◆ **PETUNJUK**
**a)** Tulis ulang bagian teks tentang panen padi yang dibuka dengan kata-kata "Panen tidak hanya" dan ditutup dengan "sudah jarang terlihat.". Ganti kata "bersepeda" dengan "berjalan kaki".
**b)** Tentukan apakah setiap pernyataan berikut sesuai dengan teks tentang panen padi. Jawab ya atau tidak, lalu kutip kata-kata dari teks yang menjadi dasarnya. (i) Pada masa panen kali ini, banyak tanaman padi diserang hama wereng. (ii) Orang yang menawarkan jasa membantu panen hanya berasal dari warga desa sendiri. (iii) Sekarang orang dari wilayah pegunungan masih sering terlihat datang membantu panen.

◆ **TEKS SUMBER**
-- -- --

Ilustrasi panen padi. |
Hamparan sawah yang sebelumnya hijau kini telah berubah menguning. Ya, beberapa hari ini di desaku Candiwulan sedang memasuki musim panen. Berhektar-hektar padi milik para petani telah siap untuk dipanen. Ketika musim panen tiba, sawah akan berubah menjadi ramai tidak seperti hari-hari biasanya. Orang-orang datang berduyun-duyun menuju sawah untuk memanen hasil sawahnya.
Meskipun panen tidak selalu mendapat hasil melimpah, karena adakalanya tanaman padi diserang hama seperti tikus, wereng ataupun hama lainnya, panen bagi petani tetap menjadi berkah dan rezeki yang harus selalu disyukuri. Begitu pula pada masa panen kali ini. Banyak tanaman padi yang diserang hama wereng, sehingga para petani harus cepat-cepat memanen hasil padinya. Beruntung meskipun ada sebagian padi yang terserang, masih banyak yang bisa terselamatkan.
Panen tidak hanya menjadi rezeki bagi orang yang punya sawah, tetapi panen juga memberikan rezeki bagi orang lain. Sudah menjadi tradisi di daerah saya tinggal, bahwa setiap musim panen tiba, maka akan ada banyak orang yang menawarkan jasanya untuk membantu memanen padi. Mereka biasanya datang bukan hanya dari warga desa sendiri, tetapi juga banyak yang dari desa tetangga. Bahkan dulu banyak juga orang-orang dari wilayah pegunungan seperti daerah Pandansari yang datang bersepeda untuk ikut membantu panen padi di desaku ini. Sampai-sampai banyak warga di desaku yang setiap musim panen berlangganan menggunakan jasa mereka. Tetapi sekarang hal ini sudah jarang terlihat.

-- -- --

Cuplikan data pertanyaan spasial
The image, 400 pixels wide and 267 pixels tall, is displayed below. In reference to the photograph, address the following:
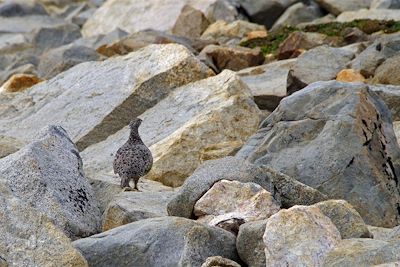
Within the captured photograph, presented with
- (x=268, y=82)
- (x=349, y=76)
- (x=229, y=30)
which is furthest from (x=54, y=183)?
(x=229, y=30)

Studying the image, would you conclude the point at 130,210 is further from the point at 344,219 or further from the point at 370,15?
the point at 370,15

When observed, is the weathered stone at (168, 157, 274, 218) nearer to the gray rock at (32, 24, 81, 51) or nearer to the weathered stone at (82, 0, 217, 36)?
the weathered stone at (82, 0, 217, 36)

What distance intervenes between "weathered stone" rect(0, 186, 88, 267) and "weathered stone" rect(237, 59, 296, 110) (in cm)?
927

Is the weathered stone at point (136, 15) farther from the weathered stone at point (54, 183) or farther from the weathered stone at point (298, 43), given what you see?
the weathered stone at point (54, 183)

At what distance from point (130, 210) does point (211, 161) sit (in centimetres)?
101

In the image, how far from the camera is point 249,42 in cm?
2839

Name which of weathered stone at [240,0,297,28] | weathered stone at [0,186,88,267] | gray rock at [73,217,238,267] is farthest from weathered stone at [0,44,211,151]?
weathered stone at [240,0,297,28]

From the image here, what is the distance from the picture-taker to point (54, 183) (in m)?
11.1

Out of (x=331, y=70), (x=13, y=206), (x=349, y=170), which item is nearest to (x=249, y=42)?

-- -- --

◆ **HASIL AKHIR**
**a)**
Panen tidak hanya menjadi rezeki bagi orang yang punya sawah, tetapi panen juga memberikan rezeki bagi orang lain. Sudah menjadi tradisi di daerah saya tinggal, bahwa setiap musim panen tiba, maka akan ada banyak orang yang menawarkan jasanya untuk membantu memanen padi. Mereka biasanya datang bukan hanya dari warga desa sendiri, tetapi juga banyak yang dari desa tetangga. Bahkan dulu banyak juga orang-orang dari wilayah pegunungan seperti daerah Pandansari yang datang berjalan kaki untuk ikut membantu panen padi di desaku ini. Sampai-sampai banyak warga di desaku yang setiap musim panen berlangganan menggunakan jasa mereka. Tetapi sekarang hal ini sudah jarang terlihat.

**b)**
(i) Ya: "Banyak tanaman padi yang diserang hama wereng"
(ii) Tidak: "Mereka biasanya datang bukan hanya dari warga desa sendiri, tetapi juga banyak yang dari desa tetangga."
(iii) Tidak: "Tetapi sekarang hal ini sudah jarang terlihat."